[Spatial reasoning question data]
•••••
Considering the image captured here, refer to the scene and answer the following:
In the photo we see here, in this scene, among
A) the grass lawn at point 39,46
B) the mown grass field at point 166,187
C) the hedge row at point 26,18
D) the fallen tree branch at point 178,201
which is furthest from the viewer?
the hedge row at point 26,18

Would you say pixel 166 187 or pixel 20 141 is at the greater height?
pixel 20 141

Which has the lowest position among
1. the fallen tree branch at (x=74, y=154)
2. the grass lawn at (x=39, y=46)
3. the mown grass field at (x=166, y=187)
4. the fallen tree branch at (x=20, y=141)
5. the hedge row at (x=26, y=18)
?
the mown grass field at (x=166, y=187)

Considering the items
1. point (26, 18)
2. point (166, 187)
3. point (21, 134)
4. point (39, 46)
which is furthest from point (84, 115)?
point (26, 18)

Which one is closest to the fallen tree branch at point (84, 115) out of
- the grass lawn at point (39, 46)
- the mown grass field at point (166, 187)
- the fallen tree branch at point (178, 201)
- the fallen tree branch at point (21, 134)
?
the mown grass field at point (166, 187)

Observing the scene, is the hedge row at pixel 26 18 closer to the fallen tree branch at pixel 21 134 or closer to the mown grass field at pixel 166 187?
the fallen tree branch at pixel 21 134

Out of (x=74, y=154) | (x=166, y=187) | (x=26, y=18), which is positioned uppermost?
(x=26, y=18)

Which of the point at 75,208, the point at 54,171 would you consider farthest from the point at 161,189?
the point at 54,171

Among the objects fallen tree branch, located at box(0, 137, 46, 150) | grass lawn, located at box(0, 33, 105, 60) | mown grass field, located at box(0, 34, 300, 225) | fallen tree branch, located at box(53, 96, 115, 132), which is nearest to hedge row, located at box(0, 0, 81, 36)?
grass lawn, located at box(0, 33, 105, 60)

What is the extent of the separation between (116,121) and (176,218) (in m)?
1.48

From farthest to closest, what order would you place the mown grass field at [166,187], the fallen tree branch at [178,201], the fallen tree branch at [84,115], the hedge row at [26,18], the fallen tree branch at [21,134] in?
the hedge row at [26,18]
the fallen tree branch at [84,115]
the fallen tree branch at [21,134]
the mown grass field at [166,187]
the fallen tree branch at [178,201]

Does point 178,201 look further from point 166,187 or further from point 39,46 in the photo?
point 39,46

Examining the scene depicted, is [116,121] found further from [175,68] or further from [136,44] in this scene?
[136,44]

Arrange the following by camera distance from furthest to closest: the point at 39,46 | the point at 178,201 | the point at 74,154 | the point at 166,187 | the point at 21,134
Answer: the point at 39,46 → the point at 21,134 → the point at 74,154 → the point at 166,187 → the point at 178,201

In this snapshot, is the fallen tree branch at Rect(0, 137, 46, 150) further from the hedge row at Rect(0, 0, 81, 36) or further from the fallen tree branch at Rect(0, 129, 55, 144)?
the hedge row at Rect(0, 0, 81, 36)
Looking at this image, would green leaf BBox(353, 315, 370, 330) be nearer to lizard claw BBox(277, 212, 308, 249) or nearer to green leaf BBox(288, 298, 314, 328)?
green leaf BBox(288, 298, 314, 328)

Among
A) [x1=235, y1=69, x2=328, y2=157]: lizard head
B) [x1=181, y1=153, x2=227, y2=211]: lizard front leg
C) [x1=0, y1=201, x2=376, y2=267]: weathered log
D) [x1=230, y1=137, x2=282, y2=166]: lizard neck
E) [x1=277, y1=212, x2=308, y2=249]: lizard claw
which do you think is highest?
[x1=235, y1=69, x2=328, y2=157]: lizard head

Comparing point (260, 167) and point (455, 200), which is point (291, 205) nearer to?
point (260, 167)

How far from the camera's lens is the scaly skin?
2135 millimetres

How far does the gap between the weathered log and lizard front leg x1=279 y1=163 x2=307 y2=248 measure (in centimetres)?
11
•••••
__Work to do__
Copy out every line of the records above without changing a word.

__Correct result__
Considering the image captured here, refer to the scene and answer the following:
In the photo we see here, in this scene, among
A) the grass lawn at point 39,46
B) the mown grass field at point 166,187
C) the hedge row at point 26,18
D) the fallen tree branch at point 178,201
which is furthest from the viewer?
the hedge row at point 26,18

Would you say pixel 166 187 or pixel 20 141 is at the greater height?
pixel 20 141

Which has the lowest position among
1. the fallen tree branch at (x=74, y=154)
2. the grass lawn at (x=39, y=46)
3. the mown grass field at (x=166, y=187)
4. the fallen tree branch at (x=20, y=141)
5. the hedge row at (x=26, y=18)
?
the mown grass field at (x=166, y=187)

Considering the items
1. point (26, 18)
2. point (166, 187)
3. point (21, 134)
4. point (39, 46)
which is furthest from point (84, 115)?
point (26, 18)

Which one is closest to the fallen tree branch at point (84, 115) out of
- the grass lawn at point (39, 46)
- the mown grass field at point (166, 187)
- the fallen tree branch at point (178, 201)
- the fallen tree branch at point (21, 134)
?
the mown grass field at point (166, 187)

Observing the scene, is the hedge row at pixel 26 18 closer to the fallen tree branch at pixel 21 134 or closer to the mown grass field at pixel 166 187?
the fallen tree branch at pixel 21 134

Out of (x=74, y=154) | (x=166, y=187) | (x=26, y=18), which is positioned uppermost?
(x=26, y=18)

Which of the point at 75,208, the point at 54,171 would you consider farthest from the point at 161,189?
the point at 54,171

Among the objects fallen tree branch, located at box(0, 137, 46, 150) | grass lawn, located at box(0, 33, 105, 60) | mown grass field, located at box(0, 34, 300, 225) | fallen tree branch, located at box(53, 96, 115, 132), which is nearest to hedge row, located at box(0, 0, 81, 36)?
grass lawn, located at box(0, 33, 105, 60)

What is the extent of the separation between (116,121) and (176,218) (in m)?
1.48

From farthest to closest, what order would you place the mown grass field at [166,187], the fallen tree branch at [178,201], the fallen tree branch at [84,115], the hedge row at [26,18], the fallen tree branch at [21,134] in?
the hedge row at [26,18]
the fallen tree branch at [84,115]
the fallen tree branch at [21,134]
the mown grass field at [166,187]
the fallen tree branch at [178,201]

Does point 178,201 look further from point 166,187 or further from point 39,46 in the photo?
point 39,46

Examining the scene depicted, is [116,121] found further from [175,68] or further from [136,44] in this scene?
[136,44]

Arrange the following by camera distance from furthest to closest: the point at 39,46 | the point at 178,201 | the point at 74,154 | the point at 166,187 | the point at 21,134
Answer: the point at 39,46 → the point at 21,134 → the point at 74,154 → the point at 166,187 → the point at 178,201

In this snapshot, is the fallen tree branch at Rect(0, 137, 46, 150) further from the hedge row at Rect(0, 0, 81, 36) or further from the fallen tree branch at Rect(0, 129, 55, 144)?
the hedge row at Rect(0, 0, 81, 36)
Looking at this image, would green leaf BBox(353, 315, 370, 330) be nearer to lizard claw BBox(277, 212, 308, 249) or nearer to green leaf BBox(288, 298, 314, 328)?
green leaf BBox(288, 298, 314, 328)

Among
A) [x1=235, y1=69, x2=328, y2=157]: lizard head
B) [x1=181, y1=153, x2=227, y2=211]: lizard front leg
C) [x1=0, y1=201, x2=376, y2=267]: weathered log
D) [x1=230, y1=137, x2=282, y2=166]: lizard neck
E) [x1=277, y1=212, x2=308, y2=249]: lizard claw
which do you think is highest?
[x1=235, y1=69, x2=328, y2=157]: lizard head

Comparing point (260, 167) and point (455, 200), which is point (291, 205) nearer to?
point (260, 167)

How far from the camera's lens is the scaly skin?
2135 millimetres

How far does the gap between the weathered log and lizard front leg x1=279 y1=163 x2=307 y2=248 measure (in centimetres)?
11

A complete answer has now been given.